2 Research recommendations
The Guideline Development Group has made the following recommendations for research, based on its review of evidence, to improve NICE guidance and patient care in the future. The Guideline Development Group's full set of research recommendations is detailed in the full guideline.
Alternative ways of helping healthcare professionals to support pregnant women in making informed decisions should be investigated.
Further research needs to be undertaken to assess the effectiveness, practicality and acceptability of chlamydia screening in an antenatal setting.
Chlamydia is a significant healthcare issue, especially among the young, but the current level of evidence provides an insufficient basis for a recommendation. Of particular importance is the possibility that treatment might reduce the incidence of preterm birth and neonatal complications, and studies should be directed to these areas.
Further prospective research is required to evaluate the diagnostic value and effectiveness (both clinical and cost‑effectiveness) of predicting small‑for‑gestational‑age babies using:
customised fetal growth charts to plot symphysis–fundal height measurement
routine ultrasound in the third trimester.
Poor fetal growth is undoubtedly a cause of serious perinatal mortality and morbidity. Unfortunately, the methods by which the condition can be identified antenatally are poorly developed or not tested by rigorous methodology. However, existing evidence suggests that there may be ways in which babies at risk can be identified and appropriately managed to improve outcome, and this should form the basis of the study.

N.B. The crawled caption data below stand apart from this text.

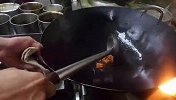 川菜大厨每月7500，做水煮毛血旺，每天日销50份，客人吃了都说好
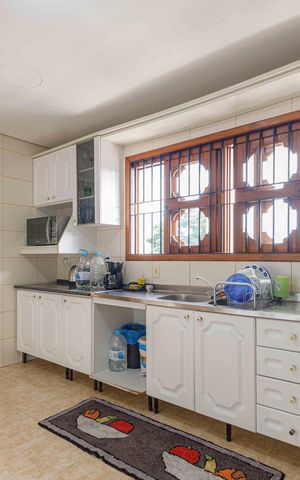 Casa para alugar com 345m², 3 quartos e 4 vagasCozinha
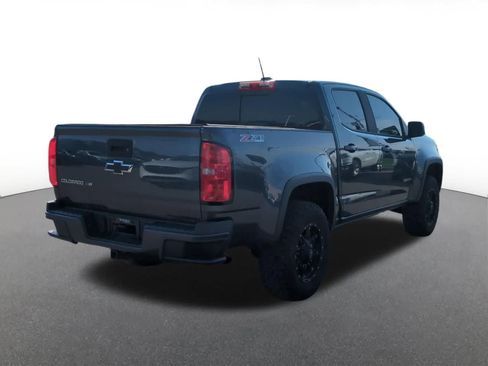 Used 2017 Chevrolet Colorado Z71 AWD/4WD image 6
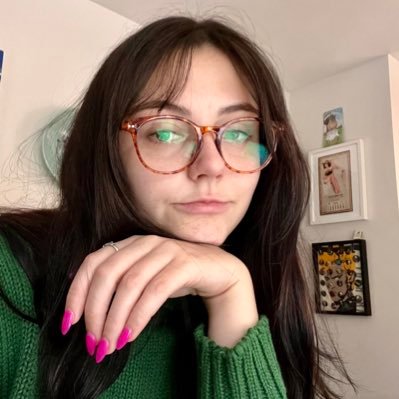 cherrrrybomber's profile picture. wannabe english major pretentious beer girl late era twilight stan she/hers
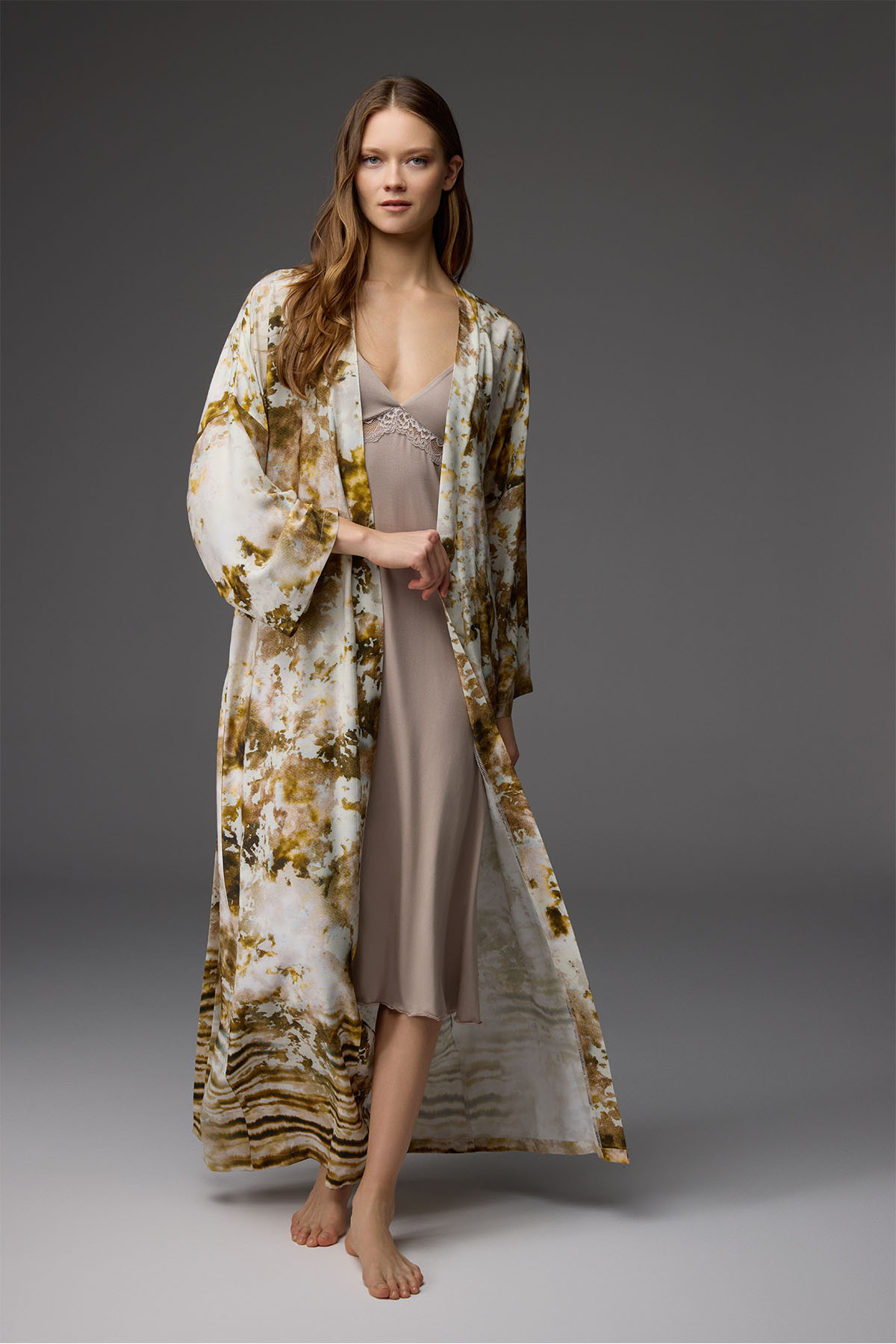 BONJOUR MADAME Viskon Desenli Sabahlık Dantelli Askılı Gecelik Takım BM-1844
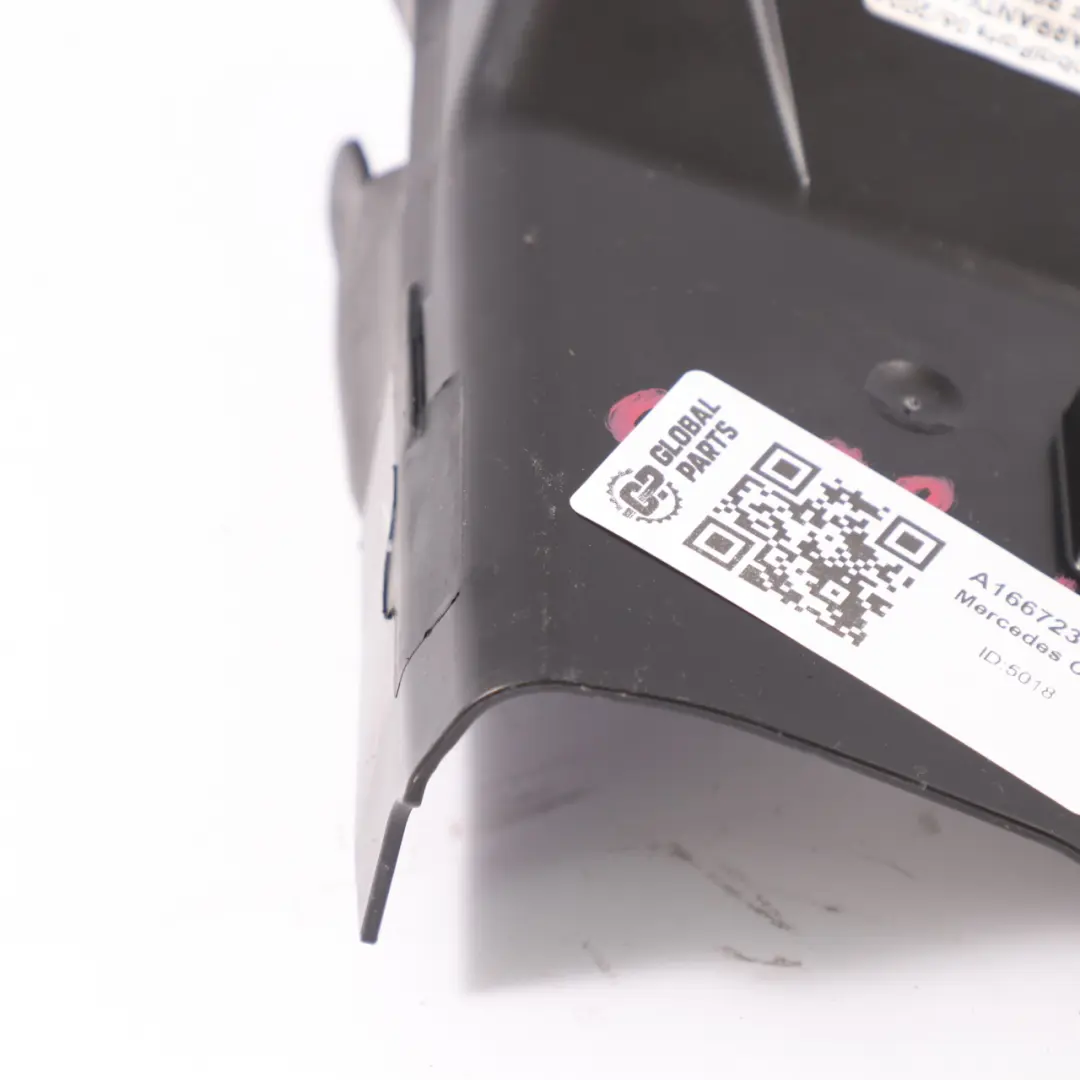 Osłona Zamka Drzwi Przednich Lewa do Mercedes ML W166 GLE C292 o numerze A1667230908 Mercedes ML W166 GLE C292 Osłona Zamka Drzwi Przednich Lewa - SKU A1667230908 - Numer Części A1667230908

Multicentred validation studies are required in the UK to evaluate the use of the 'Antenatal assessment tool'. Using structured questions, the tool aims to support the routine antenatal care of all women by identifying women who may require additional care. The tool identifies women who:
can remain within or return to the routine antenatal pathway of care
may need additional obstetric care for medical reasons
may need social support and/or medical care for a variety of socially complex reasons.
The idea of some form of assessment tool to help group pregnant women into low‑risk (midwifery‑only care) and increased‑risk (midwifery and obstetric care) categories is not new. The 'Antenatal assessment tool' has been developed using a consensus approach. Once developed, it will be essential to subject the tool to a multicentred validation study. The validated tool should have the potential to identify a third group of women who are particularly vulnerable and at increased risk of maternal and perinatal death.
There is a need for research into the effectiveness of routine vitamin D supplementation for pregnant and breastfeeding women.
Although there is some evidence of benefit from vitamin D supplementation for pregnant women at risk of vitamin D deficiency, there is less evidence in the case of pregnant women currently regarded as being at low risk of deficiency. It is possible that there will be health gains resulting from vitamin D supplementation, but further evidence is required.